Edwina’s lips parted with surprise. “I—I hadn’t realized you felt a responsibility toward me.”

Anthony looked at her as if she’d gone momentarily insane. “You’re Kate’s sister,” he said, as if that should explain everything.

Edwina’s blank expression remained fixed on her face for another second, and then it melted into a rather radiant delight. “I have always wondered what it would be like to have a brother,” she said.

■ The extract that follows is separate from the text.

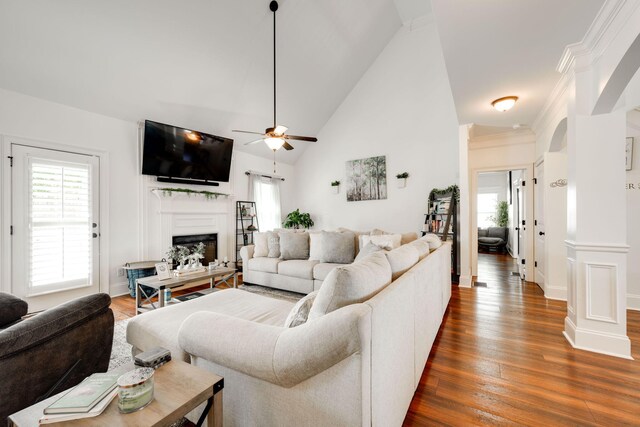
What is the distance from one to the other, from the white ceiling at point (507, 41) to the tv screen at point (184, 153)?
13.3 feet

“I hope I pass muster,” Anthony grunted, not entirely comfortable with the sudden outpouring of emotion.

She beamed at him. “Brilliantly. I vow I do not understand why Eloise complains so much.”

Kate turned to Anthony and explained, “Edwina and your sister have become fast friends since our marriage.”

“God help us,” he muttered. “And what, may I ask, could Eloise possibly have to complain about?”

Edwina smiled innocently. “Oh, nothing, really. Just that you can, at times, be a touch overprotective.”

“That’s ridiculous,” he scoffed.

Kate choked on her tea. She was quite certain that by the time their daughters were of marriageable age, Anthony would have converted to Catholicism just so that he could lock them in a convent with twelve-foot walls!

Anthony glanced at her with narrowed eyes. “What are you laughing about?”

Kate quickly patted her mouth with a napkin, mumbling, “Nothing,” under the folds of the cloth.


“Eloise says that you were quite the bear when Daphne was being courted by Simon,” Edwina said.

“Oh, did she?”

Edwina nodded. “She says the two of you dueled!”